El pelo se le estaba mojando por la lluvia a la Sra. Jones. El resultado de tantas horas de peluquería había quedado arruinado en apenas dos minutos a causa del inesperado aguacero. Corrió a resguardarse hasta la discreta entrada de la pensión Reyes. Hacía años que no pasaba por allí y no esperaba que el viejo edificio aún se mantuviera en pie. Pediría un taxi y, con suerte, en media hora estaría cenando en casa.
La recepcionista pareció sorprendida al verla. No debían recibir muchas visitas estos días, pensó.
Mientras le comentaba su situación a la joven, iba tan distraída que no se percató del cadáver que asomaba tras el mostrador. Lo que sí observó a la derecha fue el lúgubre salón, donde en una de las mesas permanecían los restos de una cena para dos y copas de champán apenas intactas. Claramente andaban cortos de servicio si nadie había pensado en recogerlo.
Un fuerte relámpago iluminó la estancia y el cuerpo ensangrentado en el suelo apareció ante sus ojos. La Sra. Jones no fue capaz de contener un grito.
Cuando la detective Anita Rojo llegó al lugar del crimen habían pasado apenas un par de horas. Dos turistas que llegaban borrachos se encontraron la siniestra escena y avisaron a la policía. El cuerpo de la Sra. Jones y el del hombre, que resultó ser el auténtico recepcionista, yacían en el suelo con varias puñaladas cada uno.
Rojo, tras varias horas de observaciones y preguntas, trazó un mapa bastante certero de los hechos. La cena sin terminar le dio la pista que necesitaba.
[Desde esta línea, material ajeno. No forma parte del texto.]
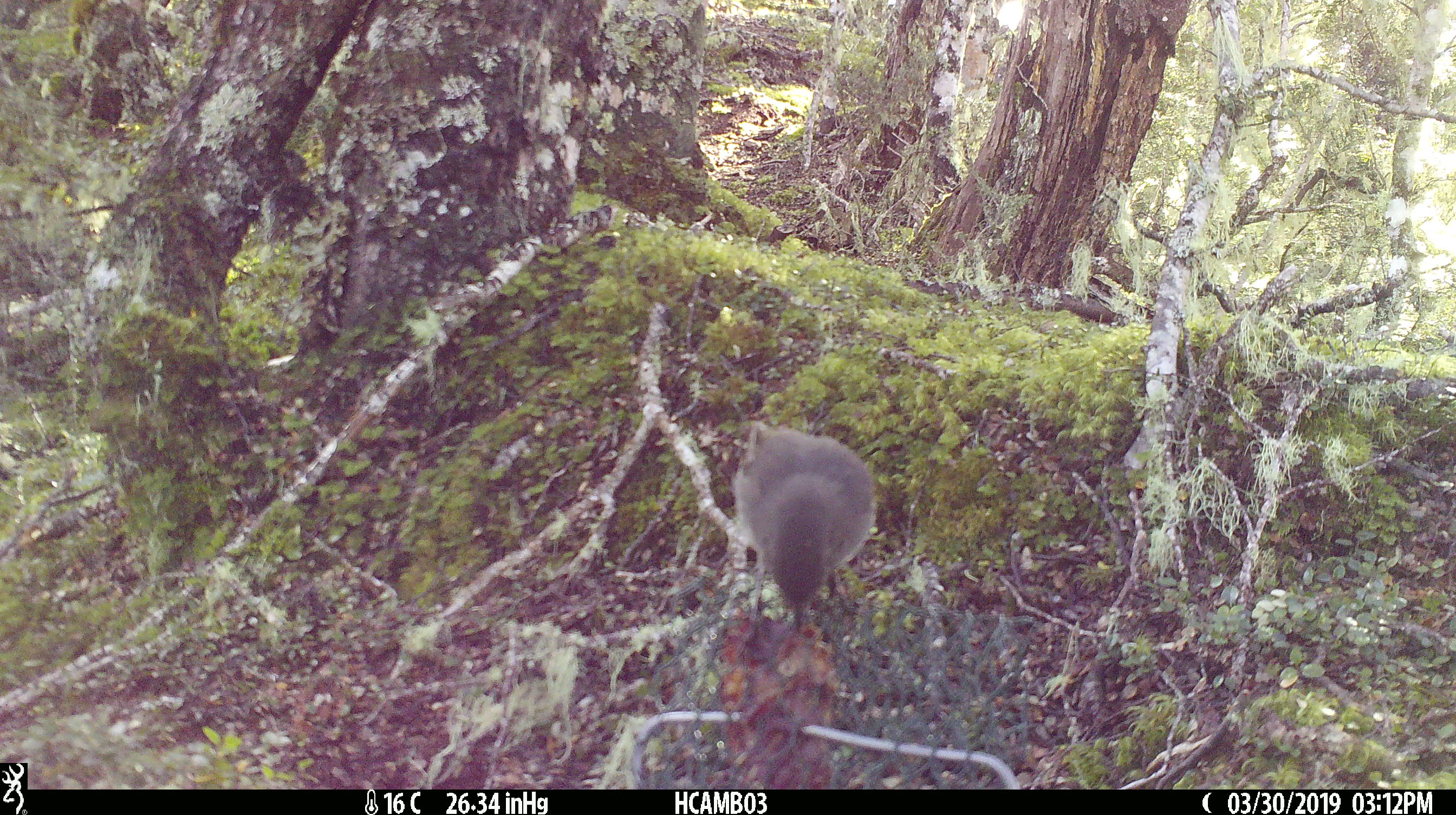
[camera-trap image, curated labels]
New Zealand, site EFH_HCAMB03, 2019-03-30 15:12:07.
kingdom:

La asesina había pillado a su marido y la amante de este improvisando una velada romántica en la pensión en la que él trabajaba como recepcionista y a la que apenas iba nadie. Le había matado primero a él y había escondido su cadáver tras el mostrador. Cuando la Sra. Jones llegó de forma inesperada fingió trabajar en la recepción y cuando ésta descubrió lo que había pasado no tuvo más remedio que matarla también. Pero, ¿y la amante? No había ni rastro de otro cadáver.
Días después, en su despacho, observaba el reloj de arena que había en la mesa. Era un regalo de su hijo por su último cumpleaños. Y entonces lo recordó: el reloj de cuco en el hall de la pensión. Cuando era pequeña había uno igual en casa de sus abuelos y ella podía pasar horas jugando a esconderse dentro sin que nadie la encontrara.
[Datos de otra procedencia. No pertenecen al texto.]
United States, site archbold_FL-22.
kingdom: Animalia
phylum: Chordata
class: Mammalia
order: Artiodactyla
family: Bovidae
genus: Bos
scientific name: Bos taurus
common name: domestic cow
Al volver a la pensión, lo que encontró dentro del reloj lamentablemente no le sorprendió. Qué fatal destino para la amante, encerrada inerte en la estructura de madera que anunciaba las horas que ella ya no viviría.
Ahora solo faltaba poner en marcha el operativo para detener a la presunta asesina. Con tantas pruebas sería difícil que se librara.
Era una forma curiosa de ganarse la vida la suya, pensó, mientras volvía a casa viendo el mejor atardecer que recordaba en bastante tiempo.